--- Start of Record list ---
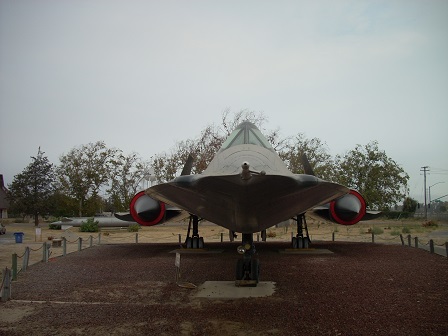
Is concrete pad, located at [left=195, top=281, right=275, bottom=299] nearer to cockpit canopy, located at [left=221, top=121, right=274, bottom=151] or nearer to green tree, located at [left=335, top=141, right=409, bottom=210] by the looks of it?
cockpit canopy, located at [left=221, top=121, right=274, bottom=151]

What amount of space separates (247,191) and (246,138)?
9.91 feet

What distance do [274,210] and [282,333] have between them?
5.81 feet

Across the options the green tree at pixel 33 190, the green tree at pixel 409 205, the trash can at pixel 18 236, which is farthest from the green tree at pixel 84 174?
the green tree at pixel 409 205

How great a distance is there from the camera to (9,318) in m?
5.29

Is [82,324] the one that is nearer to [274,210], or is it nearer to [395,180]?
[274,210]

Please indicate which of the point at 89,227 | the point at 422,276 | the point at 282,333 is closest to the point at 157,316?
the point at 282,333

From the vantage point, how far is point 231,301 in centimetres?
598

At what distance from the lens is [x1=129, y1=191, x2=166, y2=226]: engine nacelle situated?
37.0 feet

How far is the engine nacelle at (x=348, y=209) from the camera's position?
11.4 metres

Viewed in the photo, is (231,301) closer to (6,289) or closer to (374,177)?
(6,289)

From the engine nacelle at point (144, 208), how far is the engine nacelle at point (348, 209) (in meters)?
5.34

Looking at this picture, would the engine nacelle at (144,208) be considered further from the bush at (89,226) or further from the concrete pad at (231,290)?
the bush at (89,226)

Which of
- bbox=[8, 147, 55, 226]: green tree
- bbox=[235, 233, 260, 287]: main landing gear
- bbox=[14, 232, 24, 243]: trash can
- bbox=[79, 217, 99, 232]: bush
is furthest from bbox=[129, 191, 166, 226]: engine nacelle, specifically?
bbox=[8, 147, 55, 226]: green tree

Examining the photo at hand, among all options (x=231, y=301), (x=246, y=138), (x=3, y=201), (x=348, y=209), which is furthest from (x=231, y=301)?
--- End of Record list ---
--- Start of Record list ---
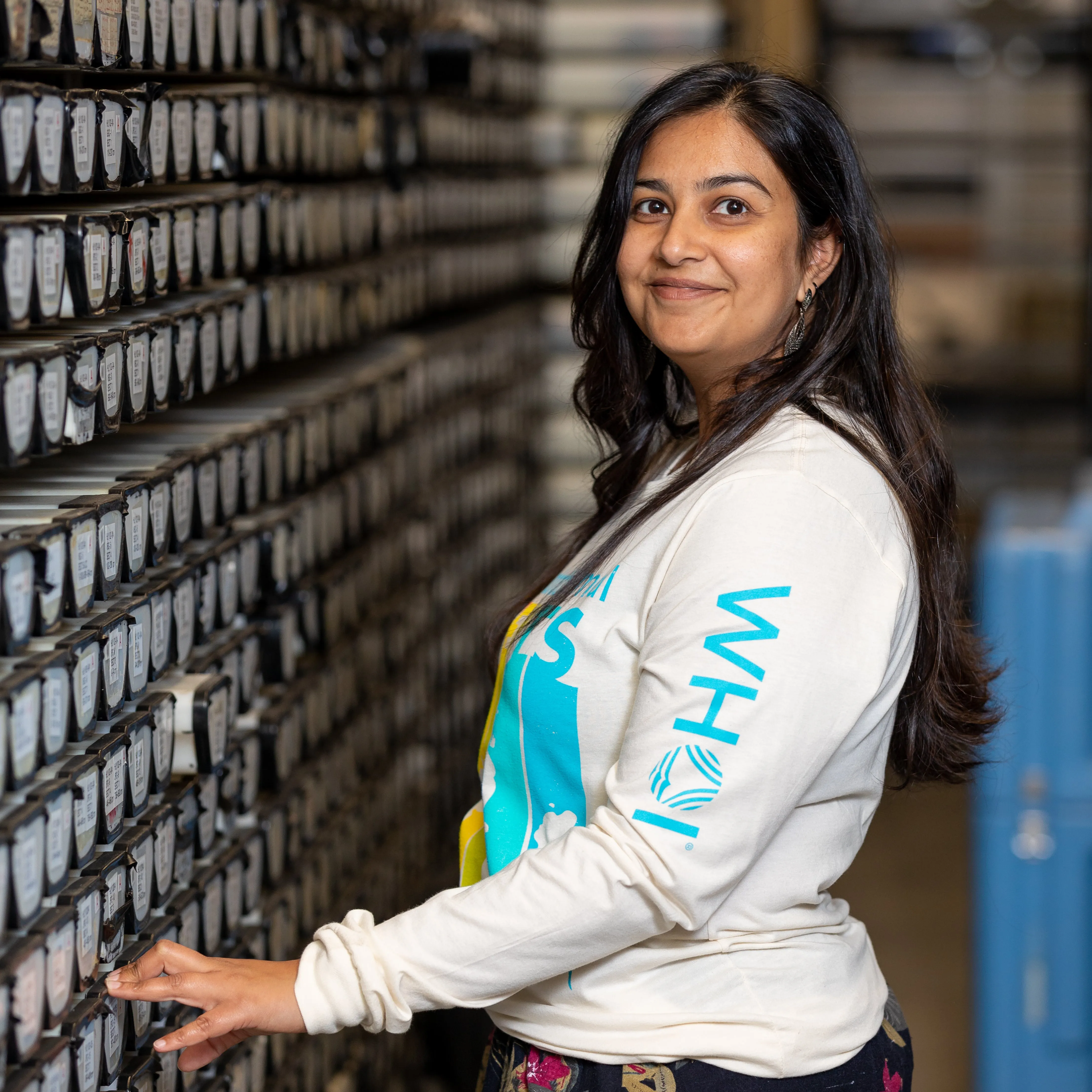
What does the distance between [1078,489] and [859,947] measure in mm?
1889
--- End of Record list ---
> Job: Reproduce the lines of the items verbatim, beginning at the line that contains "Is concrete pad, located" and stopping after the line that contains "11.4 metres". Include both of those lines.

> Result:
Is concrete pad, located at [left=195, top=281, right=275, bottom=299] nearer to cockpit canopy, located at [left=221, top=121, right=274, bottom=151] or nearer to green tree, located at [left=335, top=141, right=409, bottom=210] by the looks of it?
cockpit canopy, located at [left=221, top=121, right=274, bottom=151]

What amount of space separates (247,191) and (246,138)?
9.91 feet

What distance do [274,210] and [282,333] have between them?
5.81 feet

Across the options the green tree at pixel 33 190, the green tree at pixel 409 205, the trash can at pixel 18 236, which is farthest from the green tree at pixel 84 174?
the green tree at pixel 409 205

How great a distance is there from the camera to (9,318) in m?
5.29

Is [82,324] the one that is nearer to [274,210], or is it nearer to [395,180]?
[274,210]

Please indicate which of the point at 89,227 | the point at 422,276 | the point at 282,333 is closest to the point at 157,316?
the point at 282,333

From the vantage point, how far is point 231,301 in centimetres?
598

At what distance from the lens is [x1=129, y1=191, x2=166, y2=226]: engine nacelle situated?
37.0 feet

How far is the engine nacelle at (x=348, y=209) from the camera's position?
11.4 metres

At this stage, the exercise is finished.